What I don't have is any knowledge of is the costs of the imaging hardware
you'd need - it would have to be fairly ruggedized to deal with the trail dust
or if the backpacker fell. I don't know if consumer-grade video cameras that
mountain bikers use would be good enough.

I'd start with the most heavily hiked trails first, South Kaibab and Bright
Angel in the Grand Canyon, Half Dome in Yosemite, South Rim in Big Bend, and
so on.

Luckily myself and a lot of my friends are trail runners, so I could probably
get a few of them to do video trips in exchange for airfare :)

------
xur17
I really like the idea, and would definitely be interested, but to be honest,
I probably wouldn't be willing to pay. Maybe an ad supported version, and you
can pay to remove the ads or something? It would be nice to be able to take a
quick glance at a trail, and see what it looks like.
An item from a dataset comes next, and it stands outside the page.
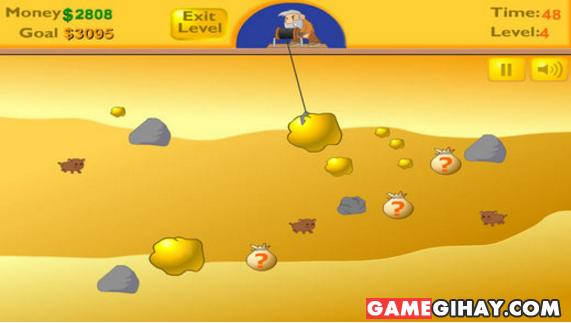 Tải dao vang - Trò chơi đào vàng trên điện thoại iPhone + Hình 5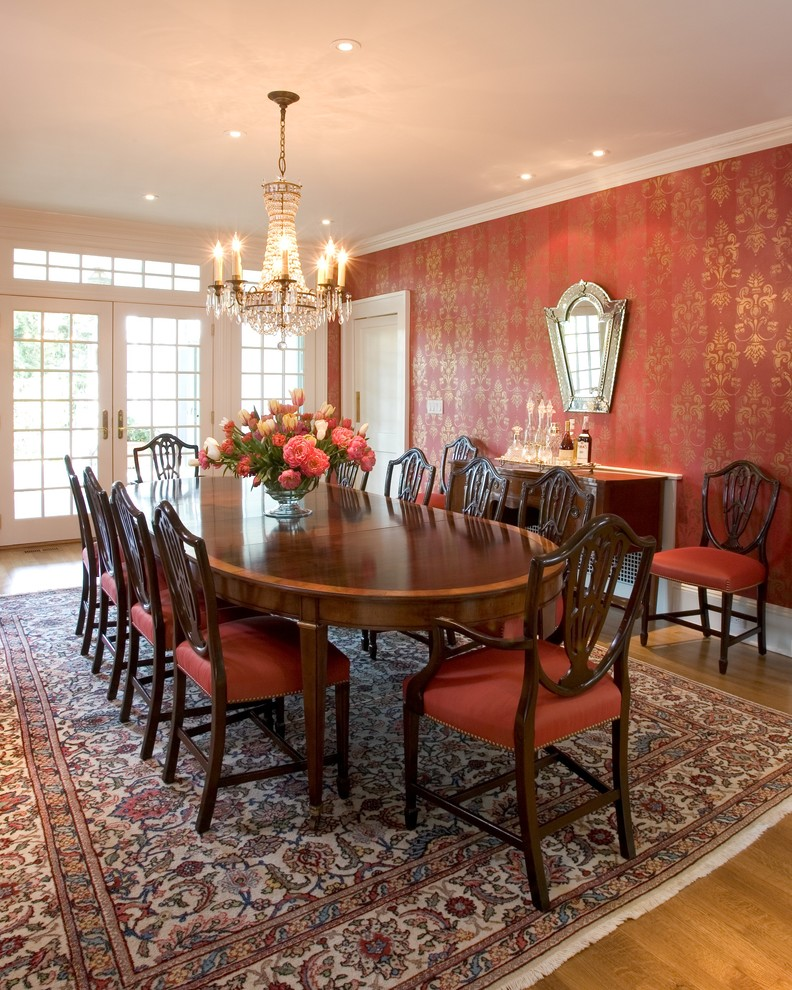 Red Dining Room Chandelier Patterned Wide Rug Table And Chairs With Cushions White French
It does look like google has started to do this:

<http://blog.cheaptents.com/street-view-google-sherpa-cam/>

------
tbgvi
I wonder if there are any grants available for a project like this? That would
probably be the best way to get something like this going, but it would be
more for the greater good as opposed to a business.

------
mapster
Sounds like a personal mission, and you could start with a small NP or
National Seashore, then build from there. Effective ways to make a return may
present themselves thru experience with it.

------
writeclick
I love this idea. And while I don't hike enough to justify a subscription, I
would certainly pay for a specific map. Good luck!